Studenti e amici ricordano il giurista ucciso dalle Br

Agli studenti arriva il messaggio di Marina Orlandi, vedova di Marco Biagi: «Cari ragazzi, desidero che sappiate che la professionalità del gruppo guidato dal dottor Rizzi mi ha aiutato a superare giorni terribili». A leggerlo è Vittorio Rizzi, oggi capo della squadra mobile di Milano, inviato nel 2002 a Bologna per scoprire chi aveva ucciso il professore. Il racconto di quell’indagine è diventato un libro («Codice 955») scritto da Maurizio Dianese che ieri, insieme a Rizzi, è stato invitato alla Bocconi dagli studenti della rete Lilliput per ricordare Marco Biagi. I primi a prendere la parola sono due docenti di diritto del lavoro. «Conoscevo Marco dal ’76, era cattolico, si iscrisse al Psi ed è sempre stato convinto delle necessità di innovare il mercato del lavoro» racconta a una ventina di ragazzi Stefano Liebman. Ricorda della collaborazione di Biagi con i ministri Treu, Bassolino e poi con Maroni, della stesura della legge che oggi porta il suo nome. «È stato travolto dalla radicalizzazione dello scontro politico» è il rammarico di Liebman. «Il suo non era un lavoro ideologico, voleva solo risolvere dei problemi» aggiunge Maurizio Del Conte. I due docenti, e altri amici del professore, si ritroveranno a pranzo con Marina Orlandi.

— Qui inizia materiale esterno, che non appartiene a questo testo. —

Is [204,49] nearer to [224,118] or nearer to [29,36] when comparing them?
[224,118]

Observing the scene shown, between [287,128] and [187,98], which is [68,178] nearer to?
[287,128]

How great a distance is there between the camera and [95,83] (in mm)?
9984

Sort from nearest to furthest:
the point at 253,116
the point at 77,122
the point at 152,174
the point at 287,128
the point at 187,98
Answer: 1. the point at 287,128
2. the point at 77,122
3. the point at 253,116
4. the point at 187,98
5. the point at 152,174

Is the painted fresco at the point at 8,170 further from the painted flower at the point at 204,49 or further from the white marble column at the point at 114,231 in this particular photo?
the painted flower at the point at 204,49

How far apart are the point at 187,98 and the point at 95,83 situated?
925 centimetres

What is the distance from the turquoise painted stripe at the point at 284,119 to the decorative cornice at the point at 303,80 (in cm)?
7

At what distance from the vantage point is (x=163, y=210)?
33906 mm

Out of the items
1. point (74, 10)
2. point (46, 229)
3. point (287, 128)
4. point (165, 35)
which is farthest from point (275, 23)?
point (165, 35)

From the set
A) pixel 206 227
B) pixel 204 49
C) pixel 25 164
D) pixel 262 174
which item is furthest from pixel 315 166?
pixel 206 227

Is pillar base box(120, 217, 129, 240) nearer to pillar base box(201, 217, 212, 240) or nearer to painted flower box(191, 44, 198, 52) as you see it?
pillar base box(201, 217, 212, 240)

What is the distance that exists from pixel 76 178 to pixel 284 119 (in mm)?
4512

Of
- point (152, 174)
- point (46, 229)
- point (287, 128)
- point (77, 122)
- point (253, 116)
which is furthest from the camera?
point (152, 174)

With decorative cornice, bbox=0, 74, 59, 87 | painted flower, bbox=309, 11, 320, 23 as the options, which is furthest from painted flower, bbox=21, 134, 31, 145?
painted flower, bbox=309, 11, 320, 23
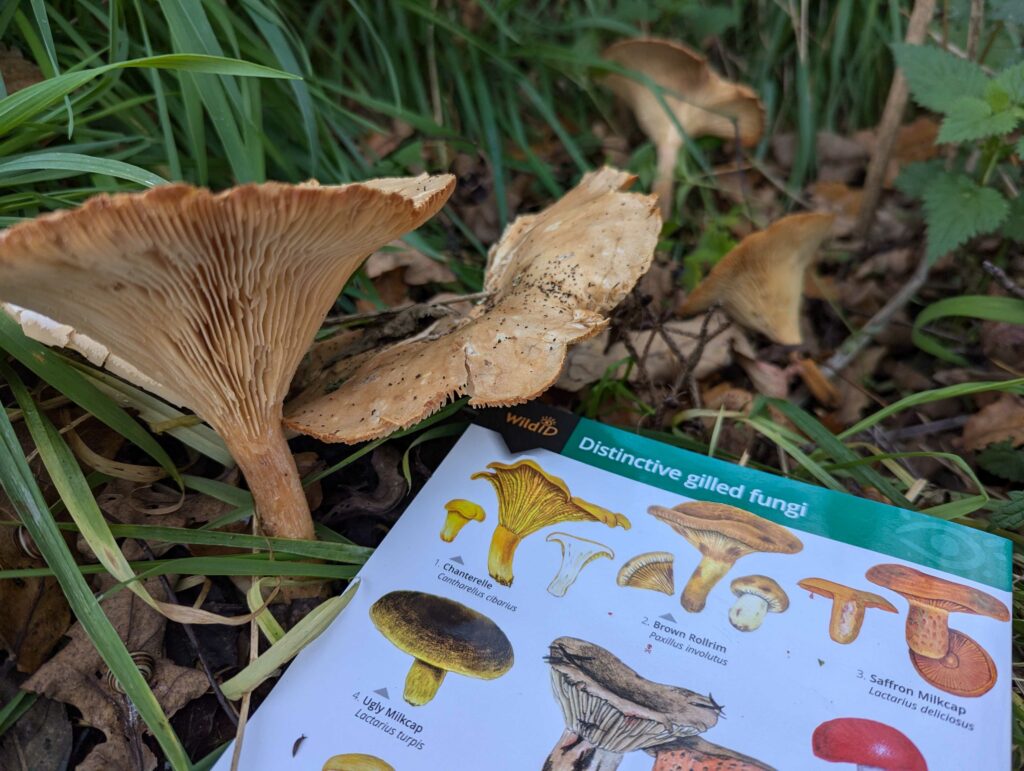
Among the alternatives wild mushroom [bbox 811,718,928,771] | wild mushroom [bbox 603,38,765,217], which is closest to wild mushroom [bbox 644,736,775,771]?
wild mushroom [bbox 811,718,928,771]

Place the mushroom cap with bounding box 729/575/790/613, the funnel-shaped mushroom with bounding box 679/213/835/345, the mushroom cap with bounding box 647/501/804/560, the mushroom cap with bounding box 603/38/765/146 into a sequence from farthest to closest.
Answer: the mushroom cap with bounding box 603/38/765/146, the funnel-shaped mushroom with bounding box 679/213/835/345, the mushroom cap with bounding box 647/501/804/560, the mushroom cap with bounding box 729/575/790/613

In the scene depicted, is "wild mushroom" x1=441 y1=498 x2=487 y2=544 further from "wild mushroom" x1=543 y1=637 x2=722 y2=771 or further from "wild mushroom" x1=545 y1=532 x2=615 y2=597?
"wild mushroom" x1=543 y1=637 x2=722 y2=771

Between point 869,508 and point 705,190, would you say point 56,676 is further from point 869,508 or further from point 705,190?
point 705,190

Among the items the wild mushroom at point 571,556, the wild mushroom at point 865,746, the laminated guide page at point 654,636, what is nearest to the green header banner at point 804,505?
the laminated guide page at point 654,636

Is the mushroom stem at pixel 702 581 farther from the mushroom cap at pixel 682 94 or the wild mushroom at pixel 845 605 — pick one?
the mushroom cap at pixel 682 94

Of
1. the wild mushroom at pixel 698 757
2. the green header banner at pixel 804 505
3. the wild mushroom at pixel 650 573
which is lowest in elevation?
the wild mushroom at pixel 698 757

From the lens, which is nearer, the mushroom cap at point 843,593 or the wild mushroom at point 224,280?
the wild mushroom at point 224,280

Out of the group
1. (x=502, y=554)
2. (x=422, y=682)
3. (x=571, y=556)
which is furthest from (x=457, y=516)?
Result: (x=422, y=682)
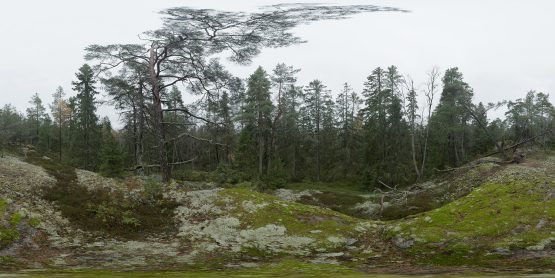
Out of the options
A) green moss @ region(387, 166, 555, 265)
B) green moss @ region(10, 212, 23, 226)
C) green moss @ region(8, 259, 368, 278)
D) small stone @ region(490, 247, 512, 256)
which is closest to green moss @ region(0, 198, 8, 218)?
green moss @ region(10, 212, 23, 226)

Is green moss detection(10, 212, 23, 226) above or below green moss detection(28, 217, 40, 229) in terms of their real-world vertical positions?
above

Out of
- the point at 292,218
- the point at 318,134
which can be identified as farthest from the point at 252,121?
the point at 292,218

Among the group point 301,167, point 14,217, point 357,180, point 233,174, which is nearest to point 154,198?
point 14,217

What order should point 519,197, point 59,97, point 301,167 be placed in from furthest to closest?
1. point 59,97
2. point 301,167
3. point 519,197

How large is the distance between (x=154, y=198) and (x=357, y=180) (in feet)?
151

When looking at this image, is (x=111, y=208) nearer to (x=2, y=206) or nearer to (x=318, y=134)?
(x=2, y=206)

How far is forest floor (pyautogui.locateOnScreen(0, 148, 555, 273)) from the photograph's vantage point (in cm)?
1444

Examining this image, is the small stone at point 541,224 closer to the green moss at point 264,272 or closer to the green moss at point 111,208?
the green moss at point 264,272

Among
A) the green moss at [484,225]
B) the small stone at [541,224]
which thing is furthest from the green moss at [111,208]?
the small stone at [541,224]

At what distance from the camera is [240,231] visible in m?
18.4

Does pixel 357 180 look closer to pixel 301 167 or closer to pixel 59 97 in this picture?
pixel 301 167

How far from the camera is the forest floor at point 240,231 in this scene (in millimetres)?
14438

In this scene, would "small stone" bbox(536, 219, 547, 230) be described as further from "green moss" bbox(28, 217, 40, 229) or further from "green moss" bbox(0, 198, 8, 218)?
"green moss" bbox(0, 198, 8, 218)

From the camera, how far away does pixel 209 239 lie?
17.8m
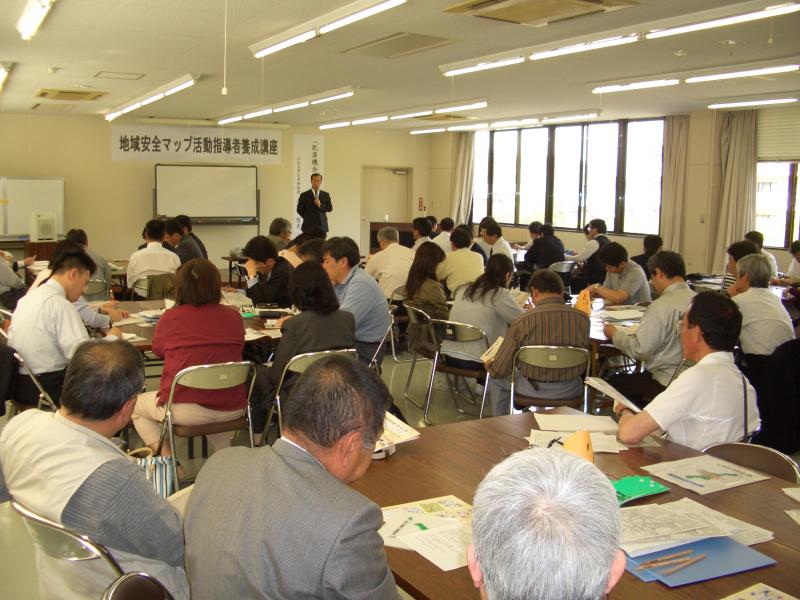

Nell’aula, la parola passa a Dianese e Rizzi che raccontano agli studenti come «è stato possibile trovare un gruppo di terroristi sconosciuti e dalla vita in apparenza normale partendo dal nulla». Una corsa contro il tempo cercando di dare un senso a milioni di piccole tracce, come il numero di telefonino che finiva per 955 e che portò alla Lioce.